The Kansas Anthropologist Volume 28 2007

WARFARE AMONG THE KIRIKIR’I·S: ARCHEOLOGY, ETHNOGRAPHY, AND ETHNOHISTORY

By Timothy G. Baugh

Anthropologists have studied Plains warfare for more the seven decades and have presented a number of reasons for institutionalized violence. Most of the ethnological inquiries, however, have been limited to synchronic studies (occurring at a single point in time) of nineteenth-century conflict, while archeologists and ethnohistorians have undertaken diachronic studies (observing changes through time). The intent of this paper is to present evidence for Plains warfare through time and to evaluate its relationship to social prestige and exchange. Using the Kirikir’i·s as an example, Vehik (2002a) postulated that Plains warfare correlated with increased social stratification and the development of regional exchange systems. Despite the significance of conflict in her model, she neither examined its causes nor its temporal changes within the Plains. To initiate the present study, a review of the causes of Plains warfare is followed by a detailed study of violence among the Kirikir’i·s on the southern and central Plains using primarily human biological data and, when present, fortifications, defensive locations, and burned structures. The question remains: Is conflict responsible for the development of trade and social stratification in the central and southern Plains?

RECENT INVESTIGATIONS IN SEARCH OF THE ELUSIVE FORT CAVAGNOLLE, 1744-1764

By Robert L. Thompson

Fort Cavagnolle, a trading post established by the French, was the first permanent European settlement in what is now Kansas. It was abandoned in the mid-1700s. The earliest reference to it appeared in journals associated with Lewis and Clark and their epic Corps of Discovery and the last reference was from the Missouri Expedition in 1820. This paper describes how the author used these descriptions to locate what he believes are the remains of Fort Cavagnolle. He has discovered a low mound that fits the description of a fortification and post molds that could also be part of the fort. Is the possibility strong enough to warrant further examination of the site?


ANALYSIS OF POTTERY DECORATIONS AT THE MILLER SITE (14WY8), A LATE KANSAS CITY HOPEWELL OCCUPATION

By Jeffrey Spencer

The Miller site (14WY8) is a prehistoric archeological site located on Little Turkey Creek, a tributary of the Kansas River, in Wyandotte County, Kansas. The site’s location is important for understanding the affiliation among native North American cultures in the transitional area between the Eastern Woodlands and the Great Plains. Amateur archeologists conducted unprovenienced excavations in an effort to salvage information from the site in advance of a construction project in the 1930s. No radiocarbon dates were generated to establish an accurate temporal placement of the occupants.

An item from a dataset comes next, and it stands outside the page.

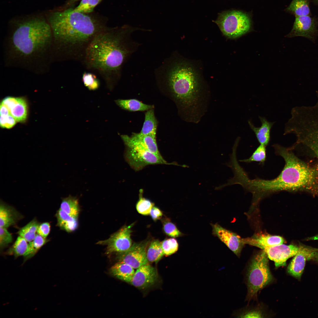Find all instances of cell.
Here are the masks:
<instances>
[{"instance_id": "cell-36", "label": "cell", "mask_w": 318, "mask_h": 318, "mask_svg": "<svg viewBox=\"0 0 318 318\" xmlns=\"http://www.w3.org/2000/svg\"><path fill=\"white\" fill-rule=\"evenodd\" d=\"M47 242V240L46 238L38 234H37L34 239L29 243L30 249V259L33 257Z\"/></svg>"}, {"instance_id": "cell-10", "label": "cell", "mask_w": 318, "mask_h": 318, "mask_svg": "<svg viewBox=\"0 0 318 318\" xmlns=\"http://www.w3.org/2000/svg\"><path fill=\"white\" fill-rule=\"evenodd\" d=\"M148 243L147 241L134 243L128 251L117 254L118 261L127 264L134 269L148 264L146 249Z\"/></svg>"}, {"instance_id": "cell-28", "label": "cell", "mask_w": 318, "mask_h": 318, "mask_svg": "<svg viewBox=\"0 0 318 318\" xmlns=\"http://www.w3.org/2000/svg\"><path fill=\"white\" fill-rule=\"evenodd\" d=\"M146 255L148 262H158L164 255L161 242L158 240L152 241L147 251Z\"/></svg>"}, {"instance_id": "cell-25", "label": "cell", "mask_w": 318, "mask_h": 318, "mask_svg": "<svg viewBox=\"0 0 318 318\" xmlns=\"http://www.w3.org/2000/svg\"><path fill=\"white\" fill-rule=\"evenodd\" d=\"M158 125L154 108L150 109L145 113L144 121L140 133L144 135L156 136Z\"/></svg>"}, {"instance_id": "cell-3", "label": "cell", "mask_w": 318, "mask_h": 318, "mask_svg": "<svg viewBox=\"0 0 318 318\" xmlns=\"http://www.w3.org/2000/svg\"><path fill=\"white\" fill-rule=\"evenodd\" d=\"M157 73L160 87L175 103L181 118L198 123L207 111L210 94L193 68L185 63L166 60Z\"/></svg>"}, {"instance_id": "cell-33", "label": "cell", "mask_w": 318, "mask_h": 318, "mask_svg": "<svg viewBox=\"0 0 318 318\" xmlns=\"http://www.w3.org/2000/svg\"><path fill=\"white\" fill-rule=\"evenodd\" d=\"M138 201L136 205V208L138 212L140 214L147 215H149L151 209L154 206V204L150 200L142 197L141 191Z\"/></svg>"}, {"instance_id": "cell-12", "label": "cell", "mask_w": 318, "mask_h": 318, "mask_svg": "<svg viewBox=\"0 0 318 318\" xmlns=\"http://www.w3.org/2000/svg\"><path fill=\"white\" fill-rule=\"evenodd\" d=\"M299 247L293 245L283 244L266 248L262 250L268 258L274 261L277 268L286 265V261L294 256L297 252Z\"/></svg>"}, {"instance_id": "cell-29", "label": "cell", "mask_w": 318, "mask_h": 318, "mask_svg": "<svg viewBox=\"0 0 318 318\" xmlns=\"http://www.w3.org/2000/svg\"><path fill=\"white\" fill-rule=\"evenodd\" d=\"M39 225L35 219H34L21 228L18 231V233L27 242H31L36 237L37 235L36 233L37 232Z\"/></svg>"}, {"instance_id": "cell-13", "label": "cell", "mask_w": 318, "mask_h": 318, "mask_svg": "<svg viewBox=\"0 0 318 318\" xmlns=\"http://www.w3.org/2000/svg\"><path fill=\"white\" fill-rule=\"evenodd\" d=\"M158 278L156 269L148 264L137 269L130 284L139 289H144L155 284Z\"/></svg>"}, {"instance_id": "cell-34", "label": "cell", "mask_w": 318, "mask_h": 318, "mask_svg": "<svg viewBox=\"0 0 318 318\" xmlns=\"http://www.w3.org/2000/svg\"><path fill=\"white\" fill-rule=\"evenodd\" d=\"M102 0H81L79 5L74 9L76 11L85 14L92 12Z\"/></svg>"}, {"instance_id": "cell-19", "label": "cell", "mask_w": 318, "mask_h": 318, "mask_svg": "<svg viewBox=\"0 0 318 318\" xmlns=\"http://www.w3.org/2000/svg\"><path fill=\"white\" fill-rule=\"evenodd\" d=\"M259 118L261 124V127H256L250 120L248 121V124L260 144L266 146L270 140L271 130L274 122L268 121L264 117L259 116Z\"/></svg>"}, {"instance_id": "cell-5", "label": "cell", "mask_w": 318, "mask_h": 318, "mask_svg": "<svg viewBox=\"0 0 318 318\" xmlns=\"http://www.w3.org/2000/svg\"><path fill=\"white\" fill-rule=\"evenodd\" d=\"M273 146L276 154L284 159L283 168L287 178L288 191L310 189L315 186L317 170L300 160L291 151L278 144Z\"/></svg>"}, {"instance_id": "cell-37", "label": "cell", "mask_w": 318, "mask_h": 318, "mask_svg": "<svg viewBox=\"0 0 318 318\" xmlns=\"http://www.w3.org/2000/svg\"><path fill=\"white\" fill-rule=\"evenodd\" d=\"M163 229L166 235L173 238L179 237L183 235L175 224L169 220H167L164 222Z\"/></svg>"}, {"instance_id": "cell-45", "label": "cell", "mask_w": 318, "mask_h": 318, "mask_svg": "<svg viewBox=\"0 0 318 318\" xmlns=\"http://www.w3.org/2000/svg\"><path fill=\"white\" fill-rule=\"evenodd\" d=\"M313 2L315 4H318V0H314Z\"/></svg>"}, {"instance_id": "cell-43", "label": "cell", "mask_w": 318, "mask_h": 318, "mask_svg": "<svg viewBox=\"0 0 318 318\" xmlns=\"http://www.w3.org/2000/svg\"><path fill=\"white\" fill-rule=\"evenodd\" d=\"M79 0H68L67 2L65 5L67 6H70L77 1Z\"/></svg>"}, {"instance_id": "cell-2", "label": "cell", "mask_w": 318, "mask_h": 318, "mask_svg": "<svg viewBox=\"0 0 318 318\" xmlns=\"http://www.w3.org/2000/svg\"><path fill=\"white\" fill-rule=\"evenodd\" d=\"M133 31L107 27L91 41L81 62L87 69L99 74L110 90L120 80L125 61L139 45L131 37Z\"/></svg>"}, {"instance_id": "cell-32", "label": "cell", "mask_w": 318, "mask_h": 318, "mask_svg": "<svg viewBox=\"0 0 318 318\" xmlns=\"http://www.w3.org/2000/svg\"><path fill=\"white\" fill-rule=\"evenodd\" d=\"M82 80L85 86L90 90H95L100 87V83L97 76L92 72H85Z\"/></svg>"}, {"instance_id": "cell-11", "label": "cell", "mask_w": 318, "mask_h": 318, "mask_svg": "<svg viewBox=\"0 0 318 318\" xmlns=\"http://www.w3.org/2000/svg\"><path fill=\"white\" fill-rule=\"evenodd\" d=\"M295 17L292 29L287 37L301 36L314 41L317 32L316 19L309 15Z\"/></svg>"}, {"instance_id": "cell-35", "label": "cell", "mask_w": 318, "mask_h": 318, "mask_svg": "<svg viewBox=\"0 0 318 318\" xmlns=\"http://www.w3.org/2000/svg\"><path fill=\"white\" fill-rule=\"evenodd\" d=\"M162 247L166 256L170 255L176 252L178 249L177 240L174 238L165 239L161 242Z\"/></svg>"}, {"instance_id": "cell-16", "label": "cell", "mask_w": 318, "mask_h": 318, "mask_svg": "<svg viewBox=\"0 0 318 318\" xmlns=\"http://www.w3.org/2000/svg\"><path fill=\"white\" fill-rule=\"evenodd\" d=\"M314 252V250L311 248L303 245L300 246L297 252L288 267V273L294 277L300 279L306 260L311 258Z\"/></svg>"}, {"instance_id": "cell-46", "label": "cell", "mask_w": 318, "mask_h": 318, "mask_svg": "<svg viewBox=\"0 0 318 318\" xmlns=\"http://www.w3.org/2000/svg\"><path fill=\"white\" fill-rule=\"evenodd\" d=\"M317 180H318V170H317Z\"/></svg>"}, {"instance_id": "cell-30", "label": "cell", "mask_w": 318, "mask_h": 318, "mask_svg": "<svg viewBox=\"0 0 318 318\" xmlns=\"http://www.w3.org/2000/svg\"><path fill=\"white\" fill-rule=\"evenodd\" d=\"M297 143L308 148L318 158V135H311L297 138Z\"/></svg>"}, {"instance_id": "cell-17", "label": "cell", "mask_w": 318, "mask_h": 318, "mask_svg": "<svg viewBox=\"0 0 318 318\" xmlns=\"http://www.w3.org/2000/svg\"><path fill=\"white\" fill-rule=\"evenodd\" d=\"M1 103L7 108L10 114L16 122H22L25 120L27 115V106L24 98L6 97Z\"/></svg>"}, {"instance_id": "cell-14", "label": "cell", "mask_w": 318, "mask_h": 318, "mask_svg": "<svg viewBox=\"0 0 318 318\" xmlns=\"http://www.w3.org/2000/svg\"><path fill=\"white\" fill-rule=\"evenodd\" d=\"M211 225L213 234L217 237L236 255L239 256L244 244L242 238L236 233L225 229L217 223Z\"/></svg>"}, {"instance_id": "cell-21", "label": "cell", "mask_w": 318, "mask_h": 318, "mask_svg": "<svg viewBox=\"0 0 318 318\" xmlns=\"http://www.w3.org/2000/svg\"><path fill=\"white\" fill-rule=\"evenodd\" d=\"M110 271L116 278L130 283L135 272L134 269L129 265L119 261L111 268Z\"/></svg>"}, {"instance_id": "cell-4", "label": "cell", "mask_w": 318, "mask_h": 318, "mask_svg": "<svg viewBox=\"0 0 318 318\" xmlns=\"http://www.w3.org/2000/svg\"><path fill=\"white\" fill-rule=\"evenodd\" d=\"M48 22L53 36L54 62H81L91 41L107 27L94 17L71 8L52 13Z\"/></svg>"}, {"instance_id": "cell-7", "label": "cell", "mask_w": 318, "mask_h": 318, "mask_svg": "<svg viewBox=\"0 0 318 318\" xmlns=\"http://www.w3.org/2000/svg\"><path fill=\"white\" fill-rule=\"evenodd\" d=\"M223 34L228 38H236L248 32L251 27V21L245 13L237 10L220 13L214 21Z\"/></svg>"}, {"instance_id": "cell-38", "label": "cell", "mask_w": 318, "mask_h": 318, "mask_svg": "<svg viewBox=\"0 0 318 318\" xmlns=\"http://www.w3.org/2000/svg\"><path fill=\"white\" fill-rule=\"evenodd\" d=\"M13 240L11 235L6 228L0 227V247L2 249L11 243Z\"/></svg>"}, {"instance_id": "cell-24", "label": "cell", "mask_w": 318, "mask_h": 318, "mask_svg": "<svg viewBox=\"0 0 318 318\" xmlns=\"http://www.w3.org/2000/svg\"><path fill=\"white\" fill-rule=\"evenodd\" d=\"M115 102L120 108L129 111H147L154 108L153 105L145 104L135 99H119L116 100Z\"/></svg>"}, {"instance_id": "cell-44", "label": "cell", "mask_w": 318, "mask_h": 318, "mask_svg": "<svg viewBox=\"0 0 318 318\" xmlns=\"http://www.w3.org/2000/svg\"><path fill=\"white\" fill-rule=\"evenodd\" d=\"M308 240H318V235L308 238L307 239Z\"/></svg>"}, {"instance_id": "cell-22", "label": "cell", "mask_w": 318, "mask_h": 318, "mask_svg": "<svg viewBox=\"0 0 318 318\" xmlns=\"http://www.w3.org/2000/svg\"><path fill=\"white\" fill-rule=\"evenodd\" d=\"M58 226L62 229L68 232L75 230L78 227V218L72 216L60 208L56 214Z\"/></svg>"}, {"instance_id": "cell-31", "label": "cell", "mask_w": 318, "mask_h": 318, "mask_svg": "<svg viewBox=\"0 0 318 318\" xmlns=\"http://www.w3.org/2000/svg\"><path fill=\"white\" fill-rule=\"evenodd\" d=\"M266 146L260 144L249 158L240 161L248 163L256 162L264 163L266 159Z\"/></svg>"}, {"instance_id": "cell-39", "label": "cell", "mask_w": 318, "mask_h": 318, "mask_svg": "<svg viewBox=\"0 0 318 318\" xmlns=\"http://www.w3.org/2000/svg\"><path fill=\"white\" fill-rule=\"evenodd\" d=\"M16 122V121L10 113L0 115V125L2 128H10L14 126Z\"/></svg>"}, {"instance_id": "cell-1", "label": "cell", "mask_w": 318, "mask_h": 318, "mask_svg": "<svg viewBox=\"0 0 318 318\" xmlns=\"http://www.w3.org/2000/svg\"><path fill=\"white\" fill-rule=\"evenodd\" d=\"M13 26L3 40L4 66L38 75L49 72L54 61L53 36L48 22L35 18Z\"/></svg>"}, {"instance_id": "cell-26", "label": "cell", "mask_w": 318, "mask_h": 318, "mask_svg": "<svg viewBox=\"0 0 318 318\" xmlns=\"http://www.w3.org/2000/svg\"><path fill=\"white\" fill-rule=\"evenodd\" d=\"M309 0H292L286 10L295 17L309 16Z\"/></svg>"}, {"instance_id": "cell-41", "label": "cell", "mask_w": 318, "mask_h": 318, "mask_svg": "<svg viewBox=\"0 0 318 318\" xmlns=\"http://www.w3.org/2000/svg\"><path fill=\"white\" fill-rule=\"evenodd\" d=\"M150 215L154 221L160 219L163 214L161 211L158 208L154 206L152 208Z\"/></svg>"}, {"instance_id": "cell-40", "label": "cell", "mask_w": 318, "mask_h": 318, "mask_svg": "<svg viewBox=\"0 0 318 318\" xmlns=\"http://www.w3.org/2000/svg\"><path fill=\"white\" fill-rule=\"evenodd\" d=\"M50 230V226L48 222H44L39 225L37 233L44 238H46L48 235Z\"/></svg>"}, {"instance_id": "cell-20", "label": "cell", "mask_w": 318, "mask_h": 318, "mask_svg": "<svg viewBox=\"0 0 318 318\" xmlns=\"http://www.w3.org/2000/svg\"><path fill=\"white\" fill-rule=\"evenodd\" d=\"M19 218V213L14 208L1 202L0 227L7 228L14 224Z\"/></svg>"}, {"instance_id": "cell-6", "label": "cell", "mask_w": 318, "mask_h": 318, "mask_svg": "<svg viewBox=\"0 0 318 318\" xmlns=\"http://www.w3.org/2000/svg\"><path fill=\"white\" fill-rule=\"evenodd\" d=\"M268 258L262 250L255 256L251 262L247 274V298L249 300L256 297L258 291L272 280Z\"/></svg>"}, {"instance_id": "cell-27", "label": "cell", "mask_w": 318, "mask_h": 318, "mask_svg": "<svg viewBox=\"0 0 318 318\" xmlns=\"http://www.w3.org/2000/svg\"><path fill=\"white\" fill-rule=\"evenodd\" d=\"M60 208L70 216L78 218L80 211L78 198L71 195L63 198Z\"/></svg>"}, {"instance_id": "cell-42", "label": "cell", "mask_w": 318, "mask_h": 318, "mask_svg": "<svg viewBox=\"0 0 318 318\" xmlns=\"http://www.w3.org/2000/svg\"><path fill=\"white\" fill-rule=\"evenodd\" d=\"M241 317L243 318H260L262 317V313L259 311L256 310H251L248 311L241 315Z\"/></svg>"}, {"instance_id": "cell-9", "label": "cell", "mask_w": 318, "mask_h": 318, "mask_svg": "<svg viewBox=\"0 0 318 318\" xmlns=\"http://www.w3.org/2000/svg\"><path fill=\"white\" fill-rule=\"evenodd\" d=\"M134 223L124 226L112 234L108 239L99 241L97 244L107 246L106 254L110 255L113 253L117 254L128 251L132 245L131 236V228Z\"/></svg>"}, {"instance_id": "cell-15", "label": "cell", "mask_w": 318, "mask_h": 318, "mask_svg": "<svg viewBox=\"0 0 318 318\" xmlns=\"http://www.w3.org/2000/svg\"><path fill=\"white\" fill-rule=\"evenodd\" d=\"M156 136L144 135L133 133L130 136L122 135L121 137L125 146L135 145L144 148L160 156H162L158 149Z\"/></svg>"}, {"instance_id": "cell-8", "label": "cell", "mask_w": 318, "mask_h": 318, "mask_svg": "<svg viewBox=\"0 0 318 318\" xmlns=\"http://www.w3.org/2000/svg\"><path fill=\"white\" fill-rule=\"evenodd\" d=\"M126 147L124 153L125 160L136 171L140 170L149 165L173 164L167 162L162 156L139 146L130 145Z\"/></svg>"}, {"instance_id": "cell-23", "label": "cell", "mask_w": 318, "mask_h": 318, "mask_svg": "<svg viewBox=\"0 0 318 318\" xmlns=\"http://www.w3.org/2000/svg\"><path fill=\"white\" fill-rule=\"evenodd\" d=\"M8 254L13 255L15 259L20 256H23L24 263L30 259V249L29 244L25 239L19 236L17 238L12 248L8 251Z\"/></svg>"}, {"instance_id": "cell-18", "label": "cell", "mask_w": 318, "mask_h": 318, "mask_svg": "<svg viewBox=\"0 0 318 318\" xmlns=\"http://www.w3.org/2000/svg\"><path fill=\"white\" fill-rule=\"evenodd\" d=\"M243 242L261 249L283 244L284 240L281 237L269 234H261L251 237L242 238Z\"/></svg>"}]
</instances>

The current research focuses on analysis of decorative pottery motifs, which has allowed the author to identify stylistic similarities between the Miller site occupants and the Hopewellian cultures of the Kansas City region, as well as the Eastern Woodlands. These pottery decorations suggest a Late Kansas City Hopewell (Edwardsville phase) occupation at the Miller site.


SITE 14GE41 AND THE SCHULTZ PHASE: RE-EXAMINING A KANSAS WOODLAND COMPLEX

By Patricia J. O'Brien and Sharon G. Parks-Mandel

Eyman (1966) defined the Schultz focus of the Woodland period based on the Floyd Schultz collections of mortuary remains from mounds located in Geary and Clay Counties. Phenice (1969) analyzed the skeletal remains from the mounds, concluding that they mostly resembled Kansas City Hopewell remains in western Missouri. This paper reports on data from habitation site 14GE41, which was probably associated with one of the Berry Mounds (14GE4-1) just southwest of the site, and redefines the Schultz focus as the Schultz phase.


THE CALF CREEK COMPLEX IN SOUTHEAST KANSAS: ANOTHER PRELIMINARY EXAMINATION

By Jim D. Feagins

In southeast and south-central Kansas, sites containing distinctive, mid-Archaic age Calf Creek points are slowly being identified. These sites occasionally are found in two geomorphic settings: in eroded uplands and when exposed well below the surfaces of valley floors. The three-fold focus of this article is to draw the attention of Kansans to this point type in the hope of identifying other Calf Creek sites; present information from an additional site, 14BO1402, containing a Calf Creek component; and summarize the Calf Creek horizon elsewhere in relationship to results of the Little Osage River Valley Archaeological Survey.